Le FCN Féminines joue la montée en D1 en ayant pour projet de former des jeunes pour le moyen terme. Quel regard portez-vous sur le projet nantais ?

Le projet est parti de zéro donc c’est lourd à mettre en place. Ça a mis du temps et c’est tout à fait normal. Les montées ne sont pas aussi faciles que ça même s’ils mettent les moyens. On l’a vu chez les garçons quand ils sont descendus en Ligue 2. Moi, je ne souhaite qu’une chose, c’est qu’ils puissent monter pour pouvoir tirer le football féminin du département voire de la région, vers le haut et faire bonne figure. Je pense que leur projet prend forme. Ils pourront toujours mieux faire. Avec les années, ça va s’améliorer. Ils leur manquent peut-être de bonnes confrontations chez les jeunes. À force de prendre les meilleures jeunes du département, trouver de bonnes oppositions s’avère difficile.
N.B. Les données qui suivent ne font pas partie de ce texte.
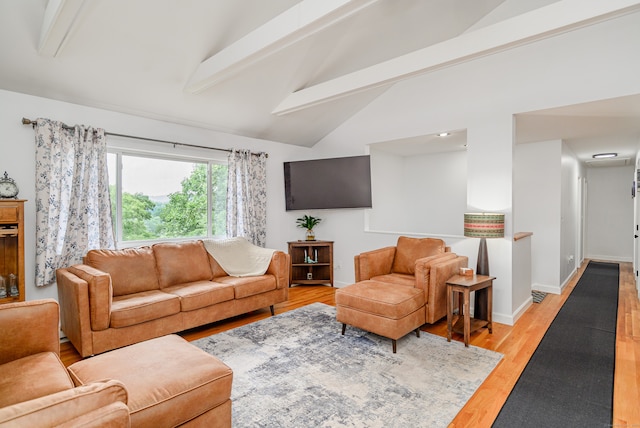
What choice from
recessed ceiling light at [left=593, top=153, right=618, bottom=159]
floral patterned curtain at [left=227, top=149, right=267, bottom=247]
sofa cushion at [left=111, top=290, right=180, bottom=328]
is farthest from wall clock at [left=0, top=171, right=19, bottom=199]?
recessed ceiling light at [left=593, top=153, right=618, bottom=159]

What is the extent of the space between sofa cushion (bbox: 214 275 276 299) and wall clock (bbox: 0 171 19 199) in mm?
1959

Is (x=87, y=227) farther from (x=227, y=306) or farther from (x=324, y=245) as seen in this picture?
(x=324, y=245)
Globalement, je pense que c’est une école de foot qui fonctionne bien.

 

Vous parliez de « tirer la région vers le haut ». Vous pensez qu’une montée de Nantes en D1 pourrait donner une dynamique positive au niveau du football féminin dans la région ?

Déjà au niveau de la visibilité. Imaginons un FC Nantes qui rejoint Lyon et Paris à long terme, ça engendrerait une grande médiatisation et une envie des jeunes filles de faire du foot. Ça serait un grand boom pour le football féminin. À terme, ça accroîtrait le niveau des compétitions et ça serait bénéfique pour tout le monde. Plus la section féminine du FC Nantes fonctionnera, mieux ce sera pour les clubs aux alentours.

 

Votre dernier match s'est joué contre la réserve du FC Nantes. Vous l'avez emporté facilement (3-1). À quel niveau s'est fait la différence ?
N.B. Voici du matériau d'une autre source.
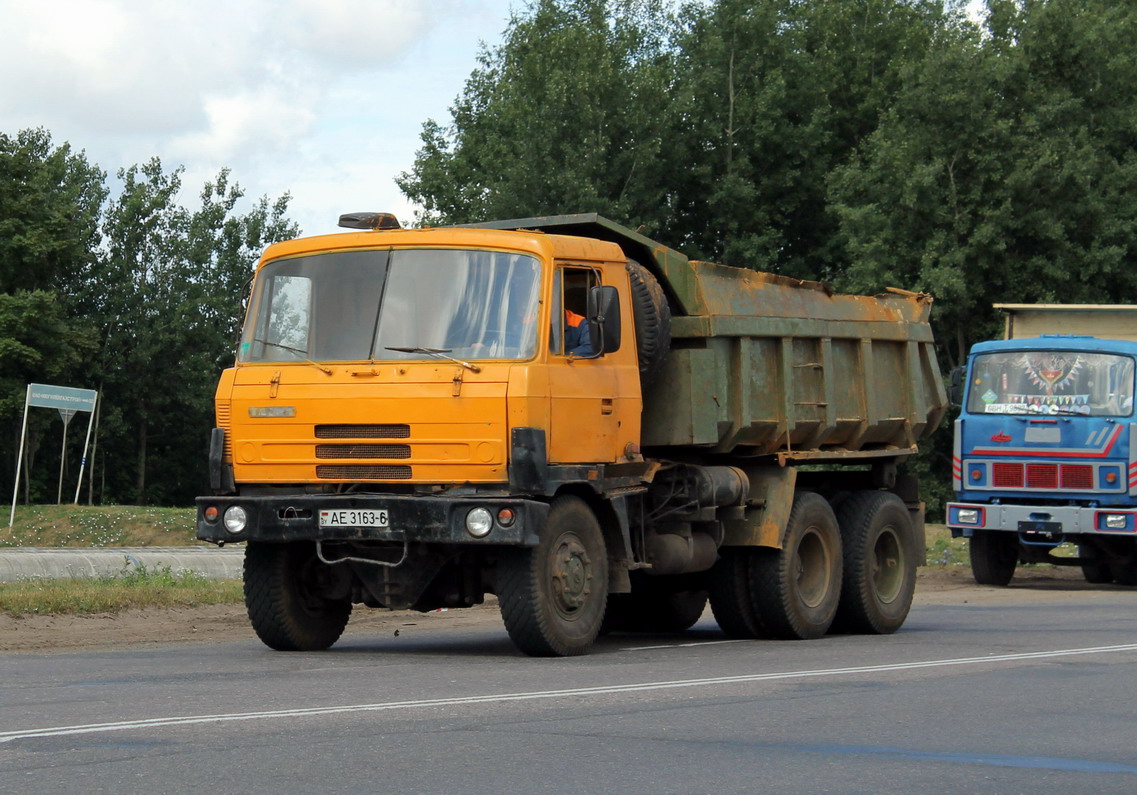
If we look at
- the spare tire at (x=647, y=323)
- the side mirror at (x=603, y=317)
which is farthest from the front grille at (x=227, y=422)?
the spare tire at (x=647, y=323)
Je ne pense pas qu’il y avait beaucoup d’écart dans ce match. Chaque équipe a eu sa mi-temps. Je pense qu’il y avait un peu plus de maturité chez nous en plus d’une grosse rigueur. Peut-être plus de jeunesse au FC Nantes et des joueuses qui font ce qu’on leur dit de faire donc moins de créativité. C’était un match vraiment plaisant et ça aurait pu basculer des deux côtés. On a eu ce petit brin de maturité qui nous a aidé.

Merci à Guillaume Moullec pour sa disponibilité et la richesse de ses réponses.